A Closer Look at Fall Foliage
There are lots of great things to love about fall. There’s cooler weather, apple picking, Halloween… but arguably one of the best things is the natural art show that deciduous forests put on. Every fall these forests turn from their typical green to vibrant hues of red, orange, and yellow. It’s a spectacular site to see and one that people travel miles to visit (in Vermont we call them leaf peepers). But what’s the story behind this beautiful show of color, and why don’t all trees do it? As always, there’s some pretty cool science happening behind the scenes.
The forests that put on these color shows every fall are what are known as deciduous forests. These forests consist of many different kind of trees (oak, birch, beech to name a few) but they have some common characteristics across them all. A major characteristic that they all have is broadleaves. These leaves are more sensitive to damage than the needles of a conifer (or evergreen as they’re known). The color changing process for these leaves happens in a few different stages.

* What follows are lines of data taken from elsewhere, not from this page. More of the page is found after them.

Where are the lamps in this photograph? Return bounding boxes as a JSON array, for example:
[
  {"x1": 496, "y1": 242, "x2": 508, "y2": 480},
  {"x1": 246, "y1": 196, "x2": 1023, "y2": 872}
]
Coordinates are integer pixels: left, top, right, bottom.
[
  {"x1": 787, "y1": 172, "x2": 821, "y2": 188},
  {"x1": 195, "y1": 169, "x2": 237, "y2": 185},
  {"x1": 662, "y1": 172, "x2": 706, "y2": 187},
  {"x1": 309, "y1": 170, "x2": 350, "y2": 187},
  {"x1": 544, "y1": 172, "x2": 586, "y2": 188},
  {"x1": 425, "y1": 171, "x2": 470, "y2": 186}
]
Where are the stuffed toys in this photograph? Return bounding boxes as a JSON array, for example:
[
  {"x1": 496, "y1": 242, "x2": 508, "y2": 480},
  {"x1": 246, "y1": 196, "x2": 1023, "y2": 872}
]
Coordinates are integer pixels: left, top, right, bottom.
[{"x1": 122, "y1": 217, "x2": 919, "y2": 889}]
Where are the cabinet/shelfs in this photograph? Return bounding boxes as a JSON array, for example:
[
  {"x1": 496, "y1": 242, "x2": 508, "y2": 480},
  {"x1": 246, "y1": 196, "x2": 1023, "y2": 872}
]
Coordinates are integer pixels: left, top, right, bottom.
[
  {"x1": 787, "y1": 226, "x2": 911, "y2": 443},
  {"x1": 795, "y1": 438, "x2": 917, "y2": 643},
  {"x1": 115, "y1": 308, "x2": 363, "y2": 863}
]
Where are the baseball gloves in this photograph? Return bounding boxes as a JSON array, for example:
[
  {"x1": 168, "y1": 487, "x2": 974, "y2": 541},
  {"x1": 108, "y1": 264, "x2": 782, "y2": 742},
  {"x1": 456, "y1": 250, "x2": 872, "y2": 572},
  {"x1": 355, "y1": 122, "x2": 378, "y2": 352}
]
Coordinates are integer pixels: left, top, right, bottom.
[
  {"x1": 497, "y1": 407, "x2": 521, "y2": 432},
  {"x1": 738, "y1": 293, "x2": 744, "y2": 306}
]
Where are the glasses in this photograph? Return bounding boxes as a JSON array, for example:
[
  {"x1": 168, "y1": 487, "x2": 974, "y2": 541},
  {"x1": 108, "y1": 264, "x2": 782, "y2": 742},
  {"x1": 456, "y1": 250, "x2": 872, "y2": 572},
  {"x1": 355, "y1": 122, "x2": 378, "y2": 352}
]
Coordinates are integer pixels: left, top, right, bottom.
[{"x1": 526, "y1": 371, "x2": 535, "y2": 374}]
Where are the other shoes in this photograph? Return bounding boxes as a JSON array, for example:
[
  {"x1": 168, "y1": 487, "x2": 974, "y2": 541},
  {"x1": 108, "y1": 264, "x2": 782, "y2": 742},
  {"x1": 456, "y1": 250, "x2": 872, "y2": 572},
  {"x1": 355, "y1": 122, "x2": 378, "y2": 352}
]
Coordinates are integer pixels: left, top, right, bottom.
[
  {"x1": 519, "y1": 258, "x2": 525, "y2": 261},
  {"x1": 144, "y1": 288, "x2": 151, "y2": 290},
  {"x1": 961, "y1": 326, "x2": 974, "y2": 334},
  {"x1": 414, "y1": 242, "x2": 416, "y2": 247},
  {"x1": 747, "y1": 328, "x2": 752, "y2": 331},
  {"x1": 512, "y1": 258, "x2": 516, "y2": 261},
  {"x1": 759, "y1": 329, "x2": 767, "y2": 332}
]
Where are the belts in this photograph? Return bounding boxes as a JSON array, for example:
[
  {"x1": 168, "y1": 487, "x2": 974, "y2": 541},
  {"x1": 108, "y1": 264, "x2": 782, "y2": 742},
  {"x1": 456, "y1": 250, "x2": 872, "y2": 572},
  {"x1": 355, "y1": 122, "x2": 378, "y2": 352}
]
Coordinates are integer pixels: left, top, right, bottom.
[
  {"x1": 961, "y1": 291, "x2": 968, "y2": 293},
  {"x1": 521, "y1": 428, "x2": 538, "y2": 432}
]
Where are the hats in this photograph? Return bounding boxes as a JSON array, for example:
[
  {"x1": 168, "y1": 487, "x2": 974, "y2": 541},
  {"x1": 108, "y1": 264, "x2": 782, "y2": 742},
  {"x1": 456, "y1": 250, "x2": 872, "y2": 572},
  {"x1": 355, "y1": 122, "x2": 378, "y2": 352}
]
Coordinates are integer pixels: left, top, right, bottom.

Fall Foliage Image: Image Source Pink/Image Source/Thinkstock
In early fall we can just start to notice the days getting shorter as summer winds to a close. The trees notice as well. Shorter days means less sunlight available that they can use for chlorophyll production. The breaking down of chlorophyll during summer is what creates the vibrant green color in their leaves. As the nights grow longer the leaves begin to run out of chlorophyll, allowing for carotenoids and anthocyanins (which create orange, yellow, brown, and red hues) to come through more vividly.
During the same time that these brilliant foliage colors are being revealed, the leaves prepare themselves to fall. Broadleaves are weak compared to a conifer’s needles and can’t not survive the winter weather. Not only would the leaves themselves not survive, but if they stayed on the tree they would leave it vulnerable to damage. In order to protect the tree the veins leading from leaf to tree are closed off and the leaves separate. A heroic end to be sure.
But how do conifers differ? Coniferous trees are what you might generally refer to as pine or evergreen trees; they have thin, waxy needles instead of broad leaves. In stark contrast to they’re deciduous counterparts, conifers needles don’t change colors and aren’t shed annually, but only every few years.
Conifers don’t contain all of the same compounds as deciduous trees that would allow for the color changing process. Their needles only change to brown when they’ve finally fallen from their branches after many seasons. The secret to success for these conifers comes from the waxy coating of their needles. This coating protects the needles from cold where broadleaves were left vulnerable. Also, in contrast with deciduous trees, the fluid inside of conifer needles is much more resistant to freezing and can therefore survive harsh winter temperatures without harming itself or the tree.
Coniferous Forest Image: Serg_Velusceac/iStock/Thinkstock
It’s interesting to look at these two types of forests in comparison to one another. Each developed ways to protect themselves against cold, but while one goes dormant in the winter the other is protected by a waxy coat. Yet, no matter which method, both types of trees return each year again and again. Lucky for us, because our landscapes would be much less beautiful without them.
- "Why Leaves Change Color." USDA Forest Service. United States Department of Agriculture, n.d. Web. 22 July 2016.